Ich meinte eigentlich, was auf dem Wasser schwimmt. Keine Seerose oder so, ich mag die Dinger einfach nicht. Und mein Problem wäre dann nämlich auch die Überwinterung, da ich keinen Platz hab, die Dinger irgendwo im Haus zu lagern. 

Aber dieses Jahr ist je eh gelaufen, baue gerade nur noch mit dem Freund meiner Tochter an nem neuen Bachlauf, und dann hab ich ja Zeit mir zu überlegen, was ich im Frühjahr dann nehme.


----------



## ra_ll_ik (20. März 2007)

*AW: Schwimmpflanzen*

Moin
ich habe gestern vom "Grabbeltisch" ein paar Schwimmpflanzen mitgebracht.
Wasserfarn und __ Wassersalat ¿ (Ironie) waren die Bezeichnungen dafür.
Ich habe gelesen, sie seien nicht winterhart.

Gut ist kein Problem, aber was bedeutet es genau?
Es gibt viele Pflanzen die als nicht winterhart eingestuft werden und trotzdem unsere milden Winter im Emsland überstehen.

Würden sie gelegentliches einfrieren überstehen?
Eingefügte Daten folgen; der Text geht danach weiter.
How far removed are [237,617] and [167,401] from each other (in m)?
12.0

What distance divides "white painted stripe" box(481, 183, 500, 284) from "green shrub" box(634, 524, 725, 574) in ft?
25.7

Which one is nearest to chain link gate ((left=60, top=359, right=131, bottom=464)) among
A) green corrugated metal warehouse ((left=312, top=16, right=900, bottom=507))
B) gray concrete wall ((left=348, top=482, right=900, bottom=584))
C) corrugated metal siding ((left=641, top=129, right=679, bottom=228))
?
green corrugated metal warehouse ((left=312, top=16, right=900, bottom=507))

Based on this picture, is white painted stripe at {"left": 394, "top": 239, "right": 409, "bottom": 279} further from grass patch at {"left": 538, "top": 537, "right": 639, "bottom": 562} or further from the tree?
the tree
Brauchen sie min. 10°C?
Wer kann mir dazu was sagen.
Würde ein Überwintern in einem kleinem Goldfischaquarium funktionieren?


----------



## Dodi (20. März 2007)

*AW: Schwimmpflanzen*

Moin Ralf!

Das Thema hatten wir auch schon...

Schau mal hier:

https://www.hobby-gartenteich.de/xf/threads/1096/?q=wassersalat+%FCberwintern

Ist echt nicht so einfach und lohnt sich im Endeffekt auch nicht...


----------



## ra_ll_ik (20. März 2007)

*AW: Schwimmpflanzen*

Hallo Dodi
Hatte ich gelesen, beantwortet aber nicht meine komplette Frage.



> Würden sie gelegentliches einfrieren überstehen? Brauchen sie min. 10°C?
> Wer kann mir dazu was sagen


----------



## karsten. (20. März 2007)

*AW: Schwimmpflanzen*

Hallo  

*_Pflanzen werden geschädigt oder sterben, wenn deren Zellwasser gefriert. Während sich manche Pflanzen durch entsprechende Zusammensetzung der Zellflüssigkeit schützen, sterben andere teilweise oder vollständig ab.
_  *Zitat Wiki

Pflanzen in Ihren natürlichen Standorten haben die Pläne dazu in ihren Genen
Pflanzen aus tropischen und subtropischen Gebieten wissen gar nicht was Frost ist . 
     ergo  ....... ?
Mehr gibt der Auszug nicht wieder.